As you go through the design process, consider focusing on the following areas:
- A distributed design – Generally companies start with a medium farm for each major continent. This is because of WAN, performance, staffing, regional laws etc.
- Rebuild procedures – The exact (tested and proven) steps for building the farms and restoring the databases and index.
- Media storage – If the data center is gone, where do you obtain the media? Off site storage facilities?
- Off site facilities – Where does everyone convene to begin the rebuild process? Do you have phones? Security access? Can your staff get to the location quickly?
- Hardware procurement – Where do you get new hardware?

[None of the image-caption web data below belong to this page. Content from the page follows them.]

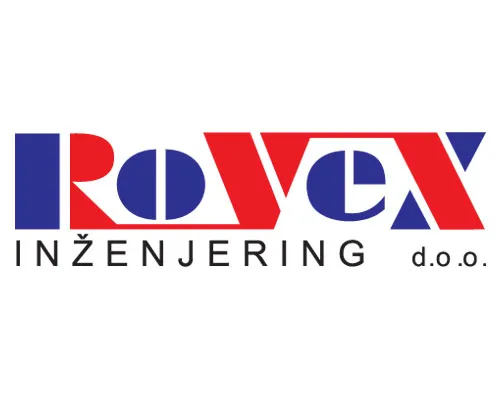 Rovex Inženjering logo poslovni adresar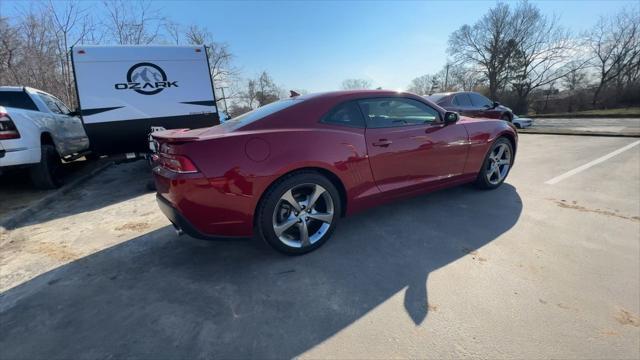 used 2014 Chevrolet Camaro car, priced at $17,500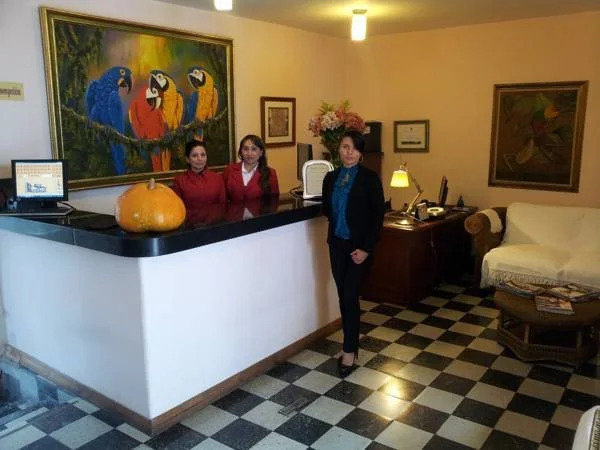 Abadia Colonial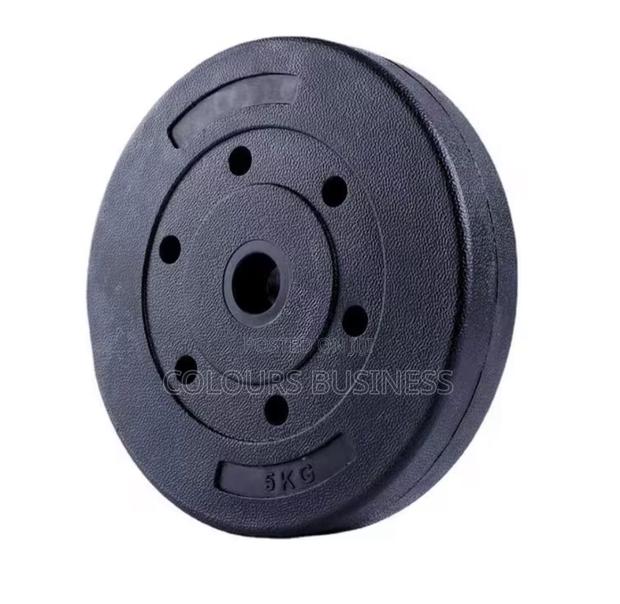 5kg Weight Plate (Pair) · Photo 2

Perhaps you have standby hardware arrangements with your vender?
- Network – Does your network provider have service in the area of your off site facilities? What’s required to get the site online?
- Lost staff – Though not a pleasant though but who else knows how to rebuild your farms?
- Communication plan – How do you inform people? How do you rally the troops? What are their roles?
As you think through the process of a design, ask yourself the following questions to help validate the design:
- What happens if I lose a Data Center? The complete data center is gone. All the tools and facilities are lost.
- What happens if I lose the farm? The farm is gone but the data center is still available and therefore all the tools for recovery are as well.
- What can venders provide from a product and services perspective to help you reduce time to recovery?
For the most part I see clients focusing on SQL Server backup and restore for their Disaster Recovery plan – which is only part of the picture right? If my job was on the line I’d approach Disaster Recovery from a holistic standpoint and if management chose to strip the plan down I would atleast have my vision published and a paper trail when this go south some day.
So Disaster Recovery is complex huh? As you work through your plan you will quickly begin asking yourself questions such as, does SharePoint justify this sort of investment? Is it really a priority? Perhaps I want a managed service?